# Last Snapper Day Dive



## sealark (Sep 27, 2007)

Went out early the 4th. Made one Dive A 9 minute dive got my 2 fish linit. Check it out. 
https://youtu.be/mByNyxrx0dw


----------



## Ocean Master (May 20, 2008)

Very nice Ron. Slow easy breathing...


----------



## sealark (Sep 27, 2007)

That's the only place I'm completly at rest, my head below the water.


----------



## ghost95 (May 4, 2009)

Man, there are some good tricks in that video if people pay attention.

What was that you were diving on if you don't mind me asking? Dutch Banks?

Sent from my SGH-M919 using Tapatalk


----------



## sealark (Sep 27, 2007)

I don't mind you asking, The Gulf off Pensacola.


----------



## Emerald Ghost (Mar 11, 2008)

There is a lot of espearience shown in that video.

Very nice work SeaLark.


----------



## Cajun Spearit (Jun 3, 2011)

Sealark is one of the most experienced Spearos on this board. Not many divers can pull off successful solo diving for as long as he has. I learned a few things watching this...keeping your eyes on the boat while swimming to the anchor line...very smart. Constant awareness of the anchor in snot green water while shooting fish...very tough to do. Kudos.


----------



## sealark (Sep 27, 2007)

Thanks spearit. Guess I got you fooled. I'm wearing out, Getting my left knee replaced tuesday. Hopefully back in action by snapper opening day.


----------



## Cajun Spearit (Jun 3, 2011)

sealark said:


> Thanks spearit. Guess I got you fooled. I'm wearing out, Getting my left knee replaced tuesday. Hopefully back in action by snapper opening day.


I have no doubt you will be back to it in time!!


----------



## captken (Feb 24, 2008)

*Question??*

It looked like you pulled the bands back part way then shifted the gun to pull the band all the way back. Does the spear have an extra notch? 

Actually, I haven's speared a fish in years but I still remember how.


----------



## countryjwh (Nov 20, 2007)

what kind of stringer system are you using?


----------



## sealark (Sep 27, 2007)

captken said:


> It looked like you pulled the bands back part way then shifted the gun to pull the band all the way back.
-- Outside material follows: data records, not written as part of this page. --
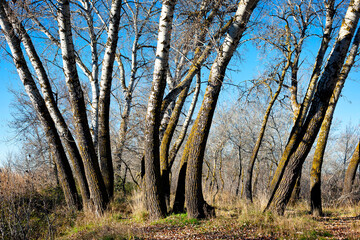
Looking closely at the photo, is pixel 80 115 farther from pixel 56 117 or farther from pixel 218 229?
pixel 218 229

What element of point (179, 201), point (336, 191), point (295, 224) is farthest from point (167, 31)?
point (336, 191)

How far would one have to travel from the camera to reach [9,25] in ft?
19.7

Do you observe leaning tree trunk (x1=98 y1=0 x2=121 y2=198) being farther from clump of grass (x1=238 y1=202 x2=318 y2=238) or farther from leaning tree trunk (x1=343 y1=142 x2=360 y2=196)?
leaning tree trunk (x1=343 y1=142 x2=360 y2=196)

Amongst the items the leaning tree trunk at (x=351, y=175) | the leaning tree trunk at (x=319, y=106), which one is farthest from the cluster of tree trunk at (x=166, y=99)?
the leaning tree trunk at (x=351, y=175)

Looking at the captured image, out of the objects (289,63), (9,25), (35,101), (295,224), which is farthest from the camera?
(289,63)

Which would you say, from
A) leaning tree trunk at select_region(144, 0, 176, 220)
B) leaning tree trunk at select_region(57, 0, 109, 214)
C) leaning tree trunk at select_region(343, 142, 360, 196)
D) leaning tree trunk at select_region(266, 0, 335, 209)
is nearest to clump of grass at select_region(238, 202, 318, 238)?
leaning tree trunk at select_region(266, 0, 335, 209)

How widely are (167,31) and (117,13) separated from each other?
71.8 inches

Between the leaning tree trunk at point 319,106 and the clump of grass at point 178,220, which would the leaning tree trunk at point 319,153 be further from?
the clump of grass at point 178,220

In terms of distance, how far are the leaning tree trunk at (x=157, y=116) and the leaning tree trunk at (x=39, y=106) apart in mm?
2565

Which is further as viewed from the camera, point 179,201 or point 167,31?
point 179,201

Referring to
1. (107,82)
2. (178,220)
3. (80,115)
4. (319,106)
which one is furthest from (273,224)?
(107,82)

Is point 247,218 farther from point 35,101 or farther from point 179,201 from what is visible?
point 35,101

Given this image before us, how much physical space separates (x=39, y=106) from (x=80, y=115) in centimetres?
134

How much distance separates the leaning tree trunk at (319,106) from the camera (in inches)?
212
Does the spear have an extra notch?
> 
> Actually, I haven's speared a fish in years but I still remember how.


Extra fins on shaft. Relief fin is the first one.


----------



## sealark (Sep 27, 2007)

countryjwh said:


> what kind of stringer system are you using?


One I made, dont like the what I call big Diaper pin type.


----------